━━━ Data to use ━━━

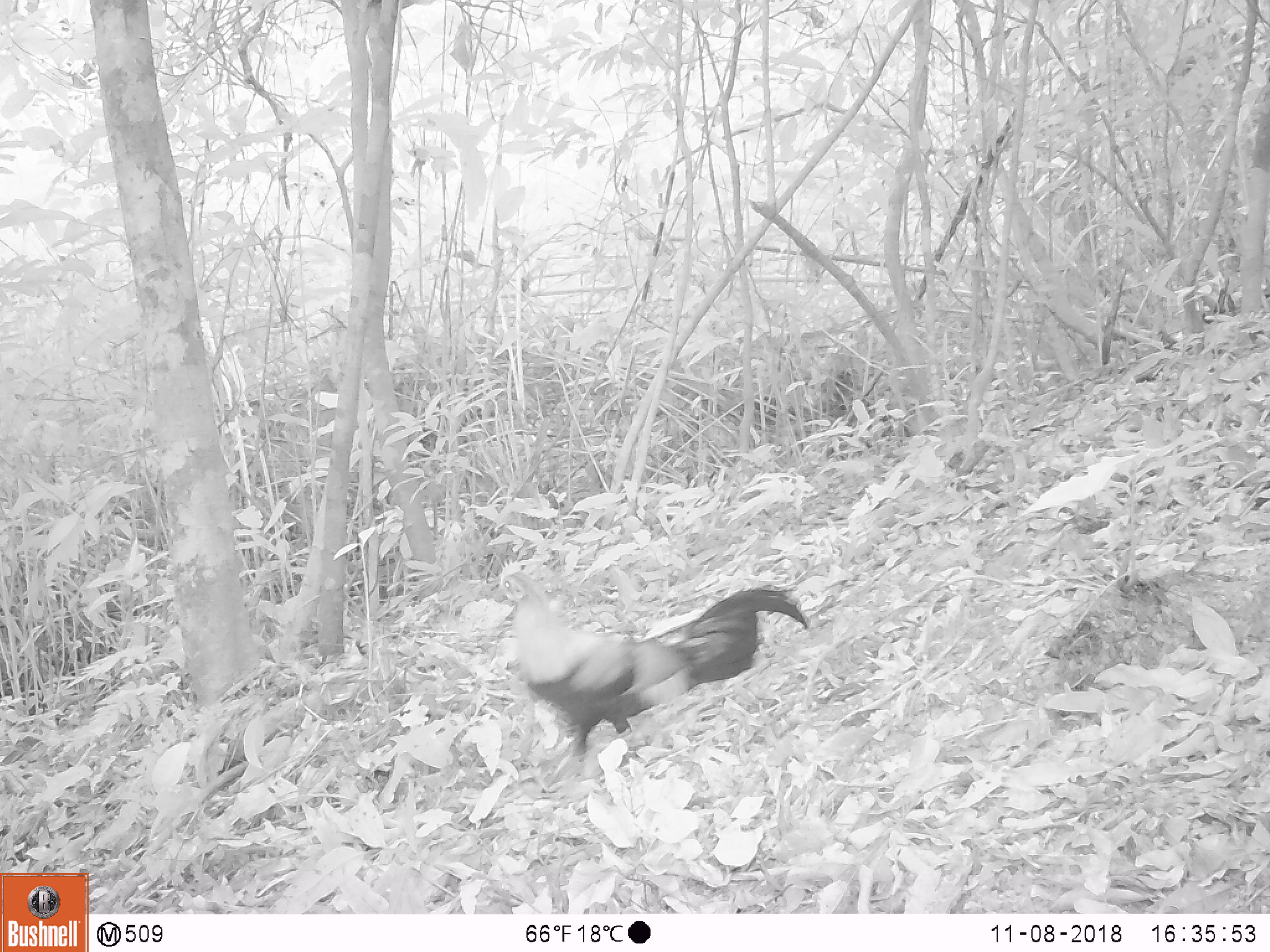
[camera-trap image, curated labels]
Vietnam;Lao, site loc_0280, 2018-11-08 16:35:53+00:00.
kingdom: Animalia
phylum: Chordata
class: Aves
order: Galliformes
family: Phasianidae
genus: Gallus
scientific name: Gallus gallus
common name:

━━━

(Problem requirements) The answer must be an exact copy of the lines from the one containing "class: Aves" through the last line of the records, both included.

(Exercise result)
class: Aves
order: Galliformes
family: Phasianidae
genus: Gallus
scientific name: Gallus gallus
common name:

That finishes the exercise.